▶ Work to do:
Extract every line below word for word, with the pictures omitted.

▶ Listed records:

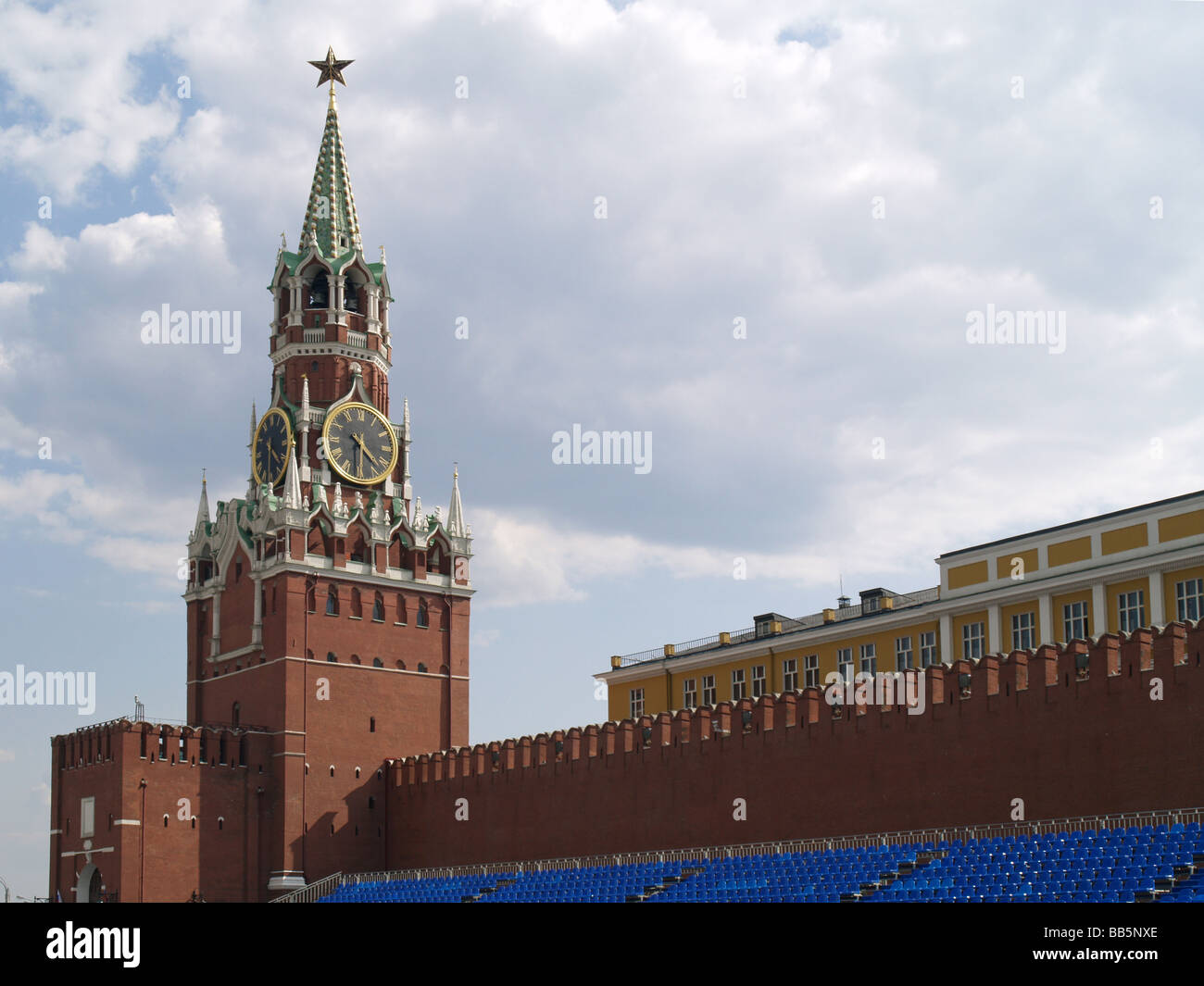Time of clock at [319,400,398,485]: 4:31
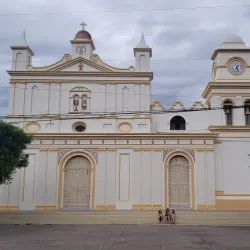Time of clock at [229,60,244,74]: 1:26
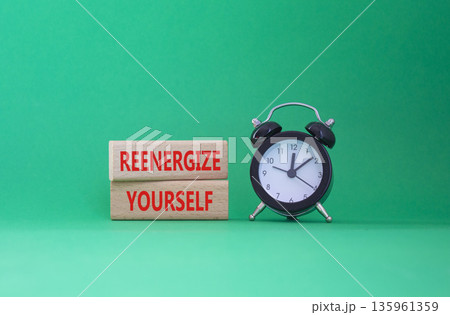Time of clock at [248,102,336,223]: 12:07
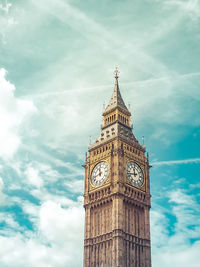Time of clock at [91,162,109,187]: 11:42
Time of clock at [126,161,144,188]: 11:42
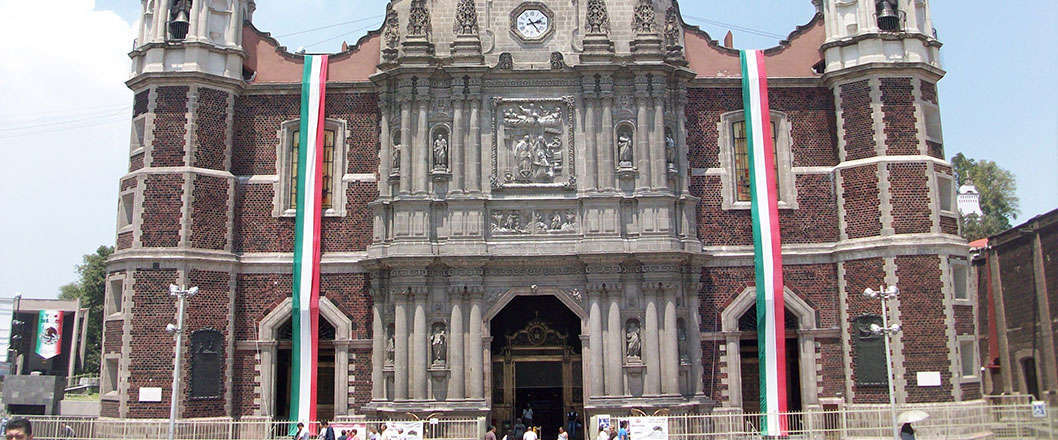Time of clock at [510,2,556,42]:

▶ Solution to this problem:
Time of clock at [319,400,398,485]: 4:31
Time of clock at [229,60,244,74]: 1:26
Time of clock at [248,102,336,223]: 12:07
Time of clock at [91,162,109,187]: 11:42
Time of clock at [126,161,144,188]: 11:42
Time of clock at [510,2,556,42]:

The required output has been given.